• [SELECTED TEXT]
—————
Chief UN war crimes prosecutor Carla del Ponte said the death of the former Yugoslav president made the arrest of Bosnian Serb leader Radovan Karadzic and his military commander Ratko Mladic, also accused of genocide, even more pressing.

A Dutch forensic team had not been able to determine the cause of death on Saturday so an autopsy was ordered, UN war crimes tribunal president Fausto Pocar told a news conference.

Del Ponte said she could not rule out suicide but said she wanted to wait for the autopsy, initial results of which she expected later on Sunday.

She noted that Milosevic's death was the second within a week at the tribunal's detention centre after the suicide of former rebel Croatian Serb leader Milan Babic.

Milosevic, who suffered from a heart condition and high blood pressure, was found dead in cell on Saturday, only months before a verdict was due in his four-year-old trial.

Relatives of war victims and Balkan politicians said they had been robbed of justice over conflicts that tore Yugoslavia apart in the 1990s.

"Now more than ever I expect Serbia to finally arrest and transfer Ratko Mladic and Radovan Karadzic to the Hague as soon as possible. The death of Slobodan Milosevic makes it even more urgent for them to face justice," Del Ponte told journalists.

"I deeply regret the death of Slobodan Milosevic. It deprives the victims of the justice they need and deserve," she added.

Milosevic's lawyer Zdenko Tomanovic told reporters on Saturday his 64-year-old client had feared he was being poisoned but the tribunal rejected a request for the autopsy to take place in Russia.

Serbia and Montenegro's Minister for Human Rights and Ethnic Minorities, Rasim Ljajic, arrived in the Netherlands on Sunday with two pathologists for the autopsy, his spokeswoman said.

Milosevic's body was taken in a silver hearse from the detention centre to a forensic institute on Saturday evening.

HERO'S FUNERAL?

There was no word on when Milosevic's body might be returned to Serbia for burial and no reliable information on when and where the funeral will take place. It was also not clear if his wife Mira Markovic would come to The Hague to collect his body.

"It will be up to the family whether or not they want to publish that kind of information," the tribunal official said.

Mira Markovic made several conjugal visits to the detention centre up until 2003, when she fled Serbia for Russia to avoid arrest on charges of abusing her influence in the 1990s.
—————
• [GIVEN INFORMATION]
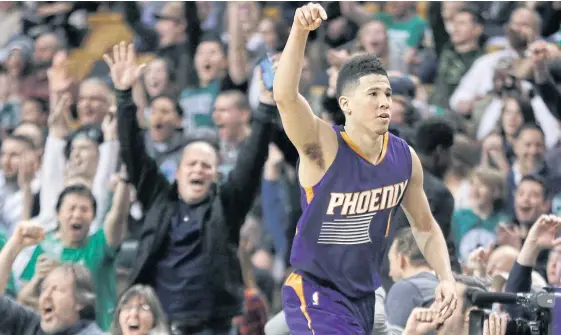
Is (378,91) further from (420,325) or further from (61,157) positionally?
—————
• [DESCRIPTION OF THE TASK] Carry on the news report on Milosevic's death from its last sentence. The material has no connection to the news report on Milosevic's death.

• [EXERCISE RESPONSE]
There was little sign of grief in Serbia, which on Sunday marked the third anniversary of the assassination of Prime Minister Zoran Djindjic, the man who ousted Milosevic.

But the country's opposition Radical Party, the strongest in grassroots support, and Milosevic's rump Socialist Party said the former president should get a national hero's funeral.

Analysts said his death could make the centrist government hesitate over delivering Mladic to The Hague. The European Union has threatened to suspend association talks if he is not arrested in the next four weeks.

Milosevic's death occurred at a difficult time for Serbia with Kosovo poised to win independence and Montenegro also set to vote on a split from Belgrade in a referendum in May.

Milosevic was charged with 66 counts of genocide, crimes against humanity and war crimes in indictments covering conflicts in Bosnia, Croatia and Kosovo as Yugoslavia imploded.

Denouncing the tribunal as an anti-Serb witchhunt, he declined to enter a plea in Europe's most significant war crimes trial since top Nazis were tried after World War Two.

The tribunal faces questions from those who feel robbed of justice about why the trial had gone on so long compared with the one-year life of Nuremberg after World War Two and the more limited scope of Saddam Hussein's trial in Iraq.

Milosevic's ill-health had repeatedly interrupted his trial. Last month, the court rejected his bid to go to Russia for medical treatment, noting the trial was nearly finished.

The tribunal also faces questions over monitoring of inmates. Normal detention centre procedures mean inmates are checked every 30 minutes during the night.